## Required tasks
1. Answer these questions using the gait-recognition excerpt.
(a) Since what year has DARPA sponsored "human identification at a distance" studies?
(b) According to the quoted study, what advantages does gait analysis offer?
(c) What does the commenter wonder the camera reads when players go onto the court?
2. Write out the gait-recognition excerpt word for word between "<http://www.thesmartset.com/article/article01181302.aspx>" and "game you're watching.", inclusive.

##### Text extract #####

Our natural gait, it turns out, defines us as humans. Not speaking broadly —
that we’re only truly bipedal mammal on the earth, blah blah blah — but as
individuals. Researchers are increasingly convinced that how we walk can
identify us as unique individuals, much like a fingerprint or retina scan.

This sort of research has been underway since the late 1990s, picking up more
urgency after the 2001 terrorist attacks on New York and Washington, and the
London train attack in 2005. DARPA and Homeland Security, among others, are
keenly interested in video analysis programs that can separate out and analyze
an individual gait, then use this like fingerprints. DARPA has been sponsoring
“human identification at a distance” studies since 2000, which often combines
gait analysis with facial and gesture analysis. It’s a hot field right now,
and has been heralded as a less invasive approach than retina scans or blood
tests or fingerprinting. One study I read on the algorithms of walking put the
appeal simply: “Advantages include the fact that it does not require subject
cooperation or body contact, and the sensor may be located remotely.”

<http://www.thesmartset.com/article/article01181302.aspx>

------
awongh
that is some really cool tech. I wonder if the camera reads the player's
numbers on their jerseys when they go onto the court?

I could imagine a cool realtime consumer version of this for all kinds of
sports where you get an instant replay type of thing projected onto some kind
of madden/video game type avatars: unpause and play any game from any instant
in the game you're watching.

##### Excerpted records #####

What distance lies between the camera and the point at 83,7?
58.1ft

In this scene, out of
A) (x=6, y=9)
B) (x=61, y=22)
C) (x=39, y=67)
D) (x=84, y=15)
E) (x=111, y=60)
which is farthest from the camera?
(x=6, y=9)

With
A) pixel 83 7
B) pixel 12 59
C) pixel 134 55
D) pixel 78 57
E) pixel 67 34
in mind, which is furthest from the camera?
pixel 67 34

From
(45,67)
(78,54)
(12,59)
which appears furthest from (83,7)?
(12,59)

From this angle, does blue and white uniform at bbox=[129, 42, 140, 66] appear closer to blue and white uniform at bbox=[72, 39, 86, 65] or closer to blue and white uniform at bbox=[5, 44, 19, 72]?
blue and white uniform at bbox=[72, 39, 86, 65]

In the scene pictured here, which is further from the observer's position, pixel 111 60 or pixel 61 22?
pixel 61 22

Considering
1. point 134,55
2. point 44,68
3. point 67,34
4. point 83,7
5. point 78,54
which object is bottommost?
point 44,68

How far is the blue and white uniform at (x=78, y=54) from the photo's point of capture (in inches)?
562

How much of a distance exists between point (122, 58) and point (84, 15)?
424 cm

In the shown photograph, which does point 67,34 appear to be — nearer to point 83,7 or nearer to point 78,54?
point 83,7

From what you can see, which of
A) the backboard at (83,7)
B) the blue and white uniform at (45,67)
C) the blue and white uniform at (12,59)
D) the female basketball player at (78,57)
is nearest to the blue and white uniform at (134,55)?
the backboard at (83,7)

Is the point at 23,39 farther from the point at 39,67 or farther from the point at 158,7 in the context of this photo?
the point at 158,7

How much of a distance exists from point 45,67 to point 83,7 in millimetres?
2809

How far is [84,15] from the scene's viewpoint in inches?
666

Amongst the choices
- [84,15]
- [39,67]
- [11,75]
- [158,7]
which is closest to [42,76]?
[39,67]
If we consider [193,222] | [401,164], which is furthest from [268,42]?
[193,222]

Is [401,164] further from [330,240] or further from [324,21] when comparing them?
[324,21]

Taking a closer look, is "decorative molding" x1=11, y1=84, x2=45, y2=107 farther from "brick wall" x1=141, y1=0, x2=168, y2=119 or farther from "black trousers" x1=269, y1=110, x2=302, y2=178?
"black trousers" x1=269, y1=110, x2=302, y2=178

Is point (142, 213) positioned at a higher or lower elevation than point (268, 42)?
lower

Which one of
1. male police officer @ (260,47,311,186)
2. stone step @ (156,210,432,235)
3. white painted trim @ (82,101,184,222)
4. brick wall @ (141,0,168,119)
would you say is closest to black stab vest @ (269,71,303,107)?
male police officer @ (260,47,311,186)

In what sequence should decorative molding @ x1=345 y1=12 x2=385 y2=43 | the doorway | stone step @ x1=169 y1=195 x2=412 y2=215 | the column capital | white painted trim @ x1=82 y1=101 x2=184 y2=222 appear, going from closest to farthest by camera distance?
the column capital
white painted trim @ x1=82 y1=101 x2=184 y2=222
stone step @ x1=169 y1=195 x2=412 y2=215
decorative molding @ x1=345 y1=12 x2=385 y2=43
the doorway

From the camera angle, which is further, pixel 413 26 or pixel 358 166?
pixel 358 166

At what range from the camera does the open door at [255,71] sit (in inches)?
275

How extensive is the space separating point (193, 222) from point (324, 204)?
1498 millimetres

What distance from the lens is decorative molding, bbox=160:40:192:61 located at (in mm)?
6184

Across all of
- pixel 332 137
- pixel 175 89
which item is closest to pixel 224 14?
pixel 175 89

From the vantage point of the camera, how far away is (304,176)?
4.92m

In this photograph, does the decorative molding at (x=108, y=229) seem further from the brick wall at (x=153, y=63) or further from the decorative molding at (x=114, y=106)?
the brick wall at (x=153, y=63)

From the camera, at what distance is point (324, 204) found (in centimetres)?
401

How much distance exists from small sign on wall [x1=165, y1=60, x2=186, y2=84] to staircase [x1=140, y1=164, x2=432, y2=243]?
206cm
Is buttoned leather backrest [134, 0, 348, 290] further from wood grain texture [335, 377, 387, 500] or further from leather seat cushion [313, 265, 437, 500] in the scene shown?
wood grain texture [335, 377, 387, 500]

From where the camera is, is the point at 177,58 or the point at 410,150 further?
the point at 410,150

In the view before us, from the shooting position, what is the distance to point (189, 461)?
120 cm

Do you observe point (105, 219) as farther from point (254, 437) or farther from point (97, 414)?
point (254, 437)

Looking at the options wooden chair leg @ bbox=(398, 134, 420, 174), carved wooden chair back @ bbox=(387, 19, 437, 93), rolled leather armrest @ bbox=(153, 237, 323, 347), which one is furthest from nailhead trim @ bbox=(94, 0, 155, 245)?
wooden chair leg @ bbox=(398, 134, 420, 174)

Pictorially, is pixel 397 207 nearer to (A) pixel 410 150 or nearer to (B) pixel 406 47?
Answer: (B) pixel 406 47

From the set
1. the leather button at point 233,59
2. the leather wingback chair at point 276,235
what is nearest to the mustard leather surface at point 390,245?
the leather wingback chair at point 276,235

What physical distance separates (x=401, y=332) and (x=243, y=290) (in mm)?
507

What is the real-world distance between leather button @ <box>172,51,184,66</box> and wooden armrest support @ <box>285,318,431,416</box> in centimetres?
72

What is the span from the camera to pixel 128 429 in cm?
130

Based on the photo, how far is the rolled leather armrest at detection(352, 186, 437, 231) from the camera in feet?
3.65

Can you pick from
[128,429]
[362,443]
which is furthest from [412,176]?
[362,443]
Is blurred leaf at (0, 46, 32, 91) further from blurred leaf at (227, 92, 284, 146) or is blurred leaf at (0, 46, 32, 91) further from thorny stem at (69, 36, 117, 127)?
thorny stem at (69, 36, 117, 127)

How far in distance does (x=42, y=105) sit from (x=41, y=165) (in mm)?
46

#####

## Complete answers
1.
(a) Since 2000.
(b) It does not require subject cooperation or body contact, and the sensor may be located remotely.
(c) The players' numbers on their jerseys.

2.
<http://www.thesmartset.com/article/article01181302.aspx>

------
awongh
that is some really cool tech. I wonder if the camera reads the player's
numbers on their jerseys when they go onto the court?

I could imagine a cool realtime consumer version of this for all kinds of
sports where you get an instant replay type of thing projected onto some kind
of madden/video game type avatars: unpause and play any game from any instant
in the game you're watching.